事件直前の1月16日は、終値が696円でした。そのため、翌17日は最大の値幅が上下100円になるため、596円が下限(ストップ安)になりました。18日もストップ安で、496円まで下落しています。仮にこのままストップ安が続くとすると、596円→496円→416円→336円→256円…と下がっていくことになります。
さらに東証は、「ライブドアが規定に抵触するなら、上場廃止を即日決定せざるを得ない」とも発表しています。株価がどこまで下がるかは、現時点ではまったく見えない状況です。

ライブドアの今後はどうなる?
これまでのライブドアは、自社株の時価総額を高め、株式交換で買収を行って、規模を拡大するという「時価総額経営」をとってきました。
特に、株価を上げる策として、「株式分割」を活用してきました。これまでは、株式分割が行われてから、新株が売買できるようになるまでには、2ヶ月ほどの時間がかかっていました。その間は、株価は分割比率に応じて下がるのに対し、流通される株数は増えないため、株の品薄感が高まって、株価が上がりやすくなっていました。
ライブドアの株式は、2003年6月(1:10)/2003年12月(1:100)/2004年6月(1:10)の3回に渡って1株が1万株にも分割され、そのたびに株価が急騰して、時価総額が大きく伸びました。

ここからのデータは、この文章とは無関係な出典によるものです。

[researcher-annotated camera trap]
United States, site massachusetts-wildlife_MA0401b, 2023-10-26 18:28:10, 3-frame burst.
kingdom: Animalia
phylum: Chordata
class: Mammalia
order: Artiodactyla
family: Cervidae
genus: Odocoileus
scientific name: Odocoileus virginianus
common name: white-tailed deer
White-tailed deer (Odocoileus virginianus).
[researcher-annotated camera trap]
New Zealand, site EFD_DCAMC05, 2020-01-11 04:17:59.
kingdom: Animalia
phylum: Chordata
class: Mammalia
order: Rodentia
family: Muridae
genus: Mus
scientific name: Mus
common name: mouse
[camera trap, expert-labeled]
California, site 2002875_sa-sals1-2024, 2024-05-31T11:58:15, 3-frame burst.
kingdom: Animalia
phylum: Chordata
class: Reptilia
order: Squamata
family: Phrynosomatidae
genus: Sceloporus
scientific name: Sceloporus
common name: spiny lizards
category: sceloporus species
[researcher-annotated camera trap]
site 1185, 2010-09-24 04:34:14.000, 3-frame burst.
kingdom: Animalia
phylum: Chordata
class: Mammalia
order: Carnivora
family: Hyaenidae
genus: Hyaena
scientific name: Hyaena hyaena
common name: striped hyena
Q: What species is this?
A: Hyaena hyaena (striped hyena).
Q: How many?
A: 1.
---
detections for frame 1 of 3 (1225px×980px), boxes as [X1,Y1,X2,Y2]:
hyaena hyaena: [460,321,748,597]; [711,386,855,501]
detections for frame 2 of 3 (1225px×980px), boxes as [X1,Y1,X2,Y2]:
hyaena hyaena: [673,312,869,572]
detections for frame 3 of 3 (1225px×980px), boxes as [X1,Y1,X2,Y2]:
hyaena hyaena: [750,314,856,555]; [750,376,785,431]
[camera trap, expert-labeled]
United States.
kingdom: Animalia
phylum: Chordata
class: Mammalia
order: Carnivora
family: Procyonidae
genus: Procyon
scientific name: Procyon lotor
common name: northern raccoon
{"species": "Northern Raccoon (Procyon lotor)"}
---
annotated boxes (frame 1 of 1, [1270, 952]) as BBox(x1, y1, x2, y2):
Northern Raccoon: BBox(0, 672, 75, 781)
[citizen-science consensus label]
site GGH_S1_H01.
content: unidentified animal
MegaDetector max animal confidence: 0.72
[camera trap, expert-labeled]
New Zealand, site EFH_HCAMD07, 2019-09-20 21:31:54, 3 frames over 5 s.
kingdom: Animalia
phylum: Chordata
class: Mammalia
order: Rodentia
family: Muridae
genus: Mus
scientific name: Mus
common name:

しかし、今回の事件によってライブドアの株価が暴落し、時価総額経営が大きく崩れることになります。また、2006年以降は、株式分割後にすぐに新株が割り当てられるように制度が変わり、品薄感を利用して株価を吊り上げる策も取れなくなりました。
ライブドアは堀江氏の強烈な個性が売りになっている面がありますが、仮に堀江氏が逮捕されるようなことになれば、求心力を失って崩壊する恐れがあります。また、堀江氏が経営を続けられたとしても、従来のような時価総額経営を行うことはもはや不可能であり、急成長を続けることも困難だと思われます。
投資に携わる者として、今後もしばらくはライブドア関連の話題から目を離すことができない状況です。